Textauszug -
Das schmutzige Geschäft mit den süßen Tierbabys
Illegaler Handel nimmt drastisch zu
STUTTGART - Im dunklen Kofferraum, eingepfercht in viel zu kleine Käfige, fahren jedes Jahr Tausende Tiere in Deutschland einer ungewissen Zukunft entgegen. Viele überleben den illegalen Transport nicht, einige verenden später kläglich an den Folgen. Den Händlern geht es um Profit, den Käufern um möglichst billige Tiere. Die Zahl der herzlosen Transporte steigt laut einer neuen Statistik an – mit tragischem Folgen.
Es ist zwei Uhr nachts, als die Polizei an Marion Wünns Tür klingelt. Die Leiterin des Stuttgarter Tierheims kann kaum glauben, was sie da sieht: Über 100 Hunde und Katzen, in elendigem Zustand. Die Beamten haben sie bei einer Routinekontrolle, eingepfercht in einem Transporter aus der Slowakei, entdeckt und befreit.

Bereitgestellte Daten -
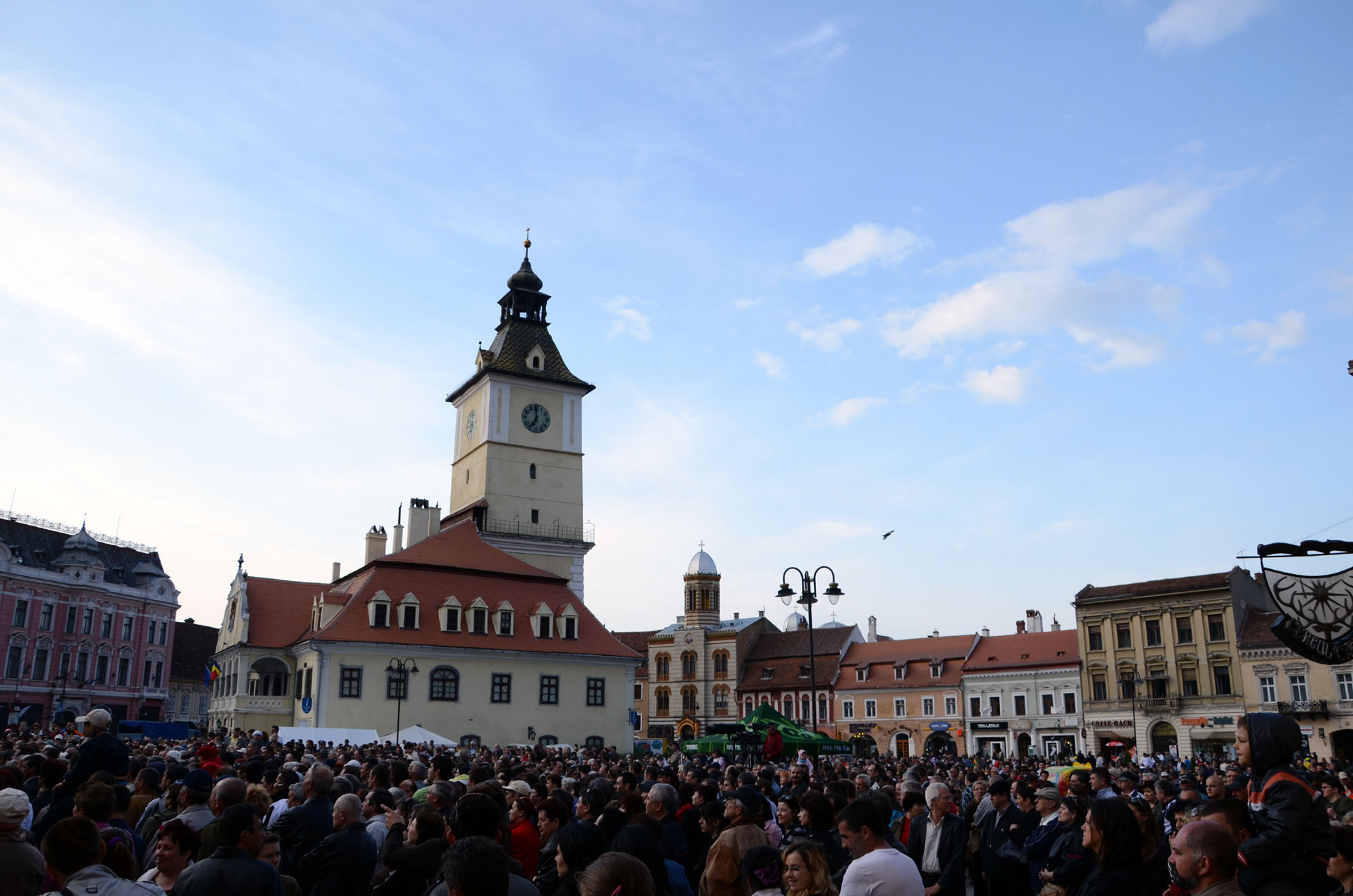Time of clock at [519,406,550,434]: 6:59
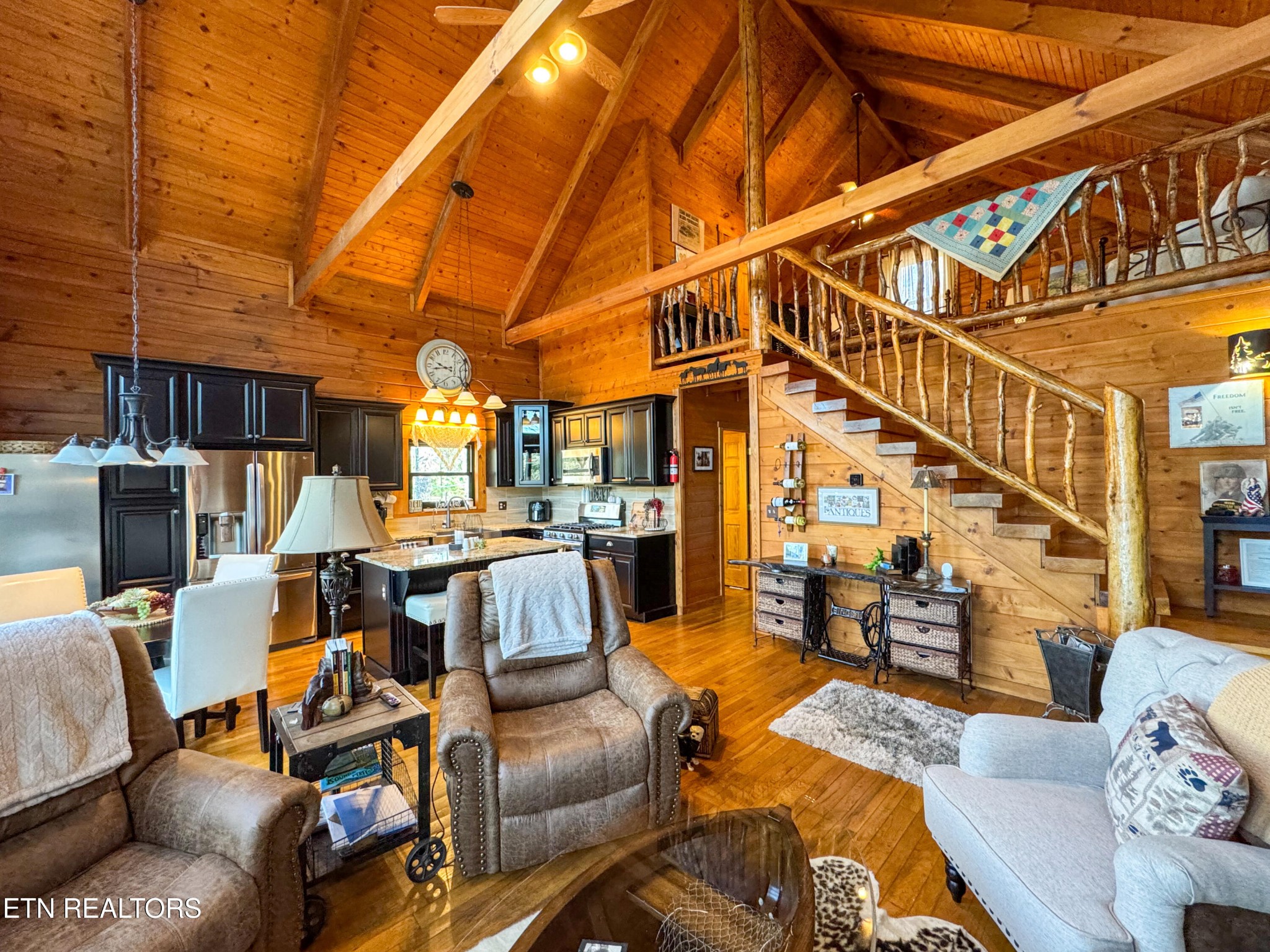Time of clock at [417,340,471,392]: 9:42
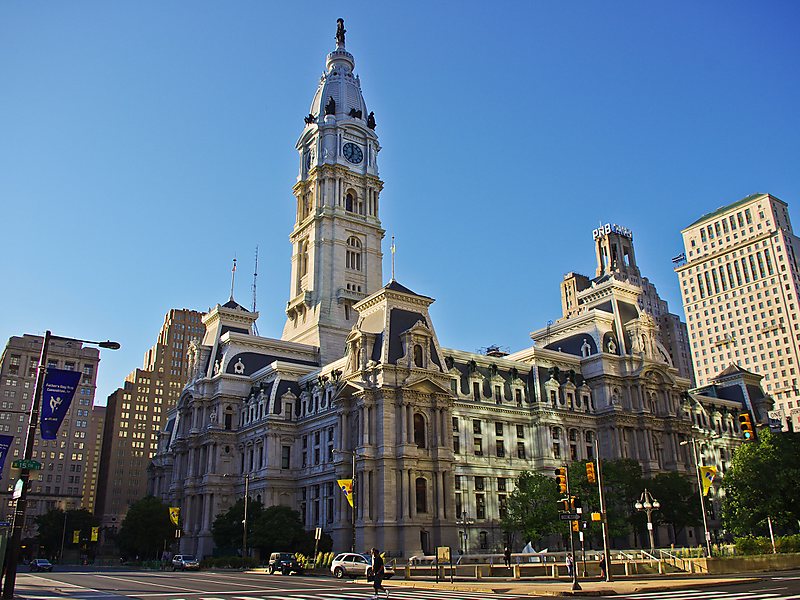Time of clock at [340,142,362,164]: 11:35
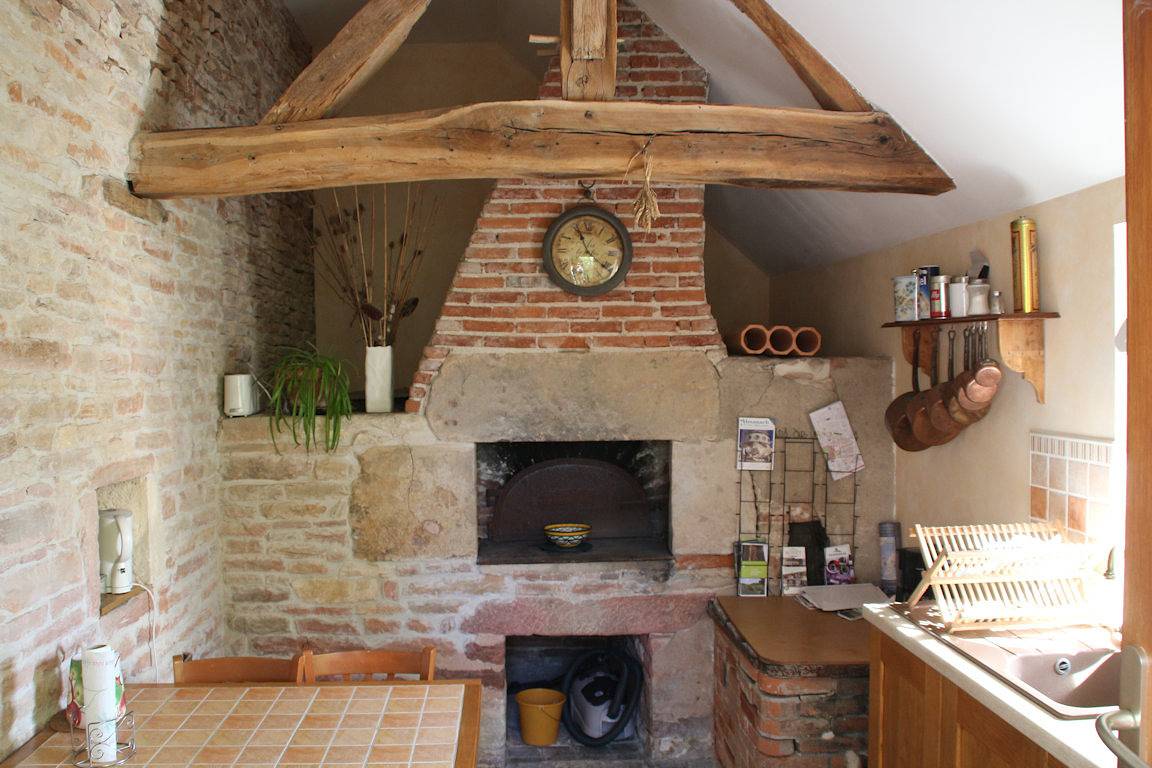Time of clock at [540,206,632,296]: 11:21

Arbeitsauftrag 1 - Extrahieren Sie aus dem Textauszug den Abschnitt von „Das schmutzige Geschäft“ bis einschließlich „entdeckt und befreit.“.
Arbeitsauftrag 2 - Um welche Uhrzeit klingelt die Polizei laut Textauszug an Marion Wünns Tür?
Arbeitsauftrag 3 - Führen Sie alle Städte und Länder auf, die im Textauszug genannt werden.

Richtige Antwort 1 -
Das schmutzige Geschäft mit den süßen Tierbabys
Illegaler Handel nimmt drastisch zu
STUTTGART - Im dunklen Kofferraum, eingepfercht in viel zu kleine Käfige, fahren jedes Jahr Tausende Tiere in Deutschland einer ungewissen Zukunft entgegen. Viele überleben den illegalen Transport nicht, einige verenden später kläglich an den Folgen. Den Händlern geht es um Profit, den Käufern um möglichst billige Tiere. Die Zahl der herzlosen Transporte steigt laut einer neuen Statistik an – mit tragischem Folgen.
Es ist zwei Uhr nachts, als die Polizei an Marion Wünns Tür klingelt. Die Leiterin des Stuttgarter Tierheims kann kaum glauben, was sie da sieht: Über 100 Hunde und Katzen, in elendigem Zustand. Die Beamten haben sie bei einer Routinekontrolle, eingepfercht in einem Transporter aus der Slowakei, entdeckt und befreit.

Richtige Antwort 2 - Um zwei Uhr nachts.

Richtige Antwort 3 - Stuttgart, Deutschland, Slowakei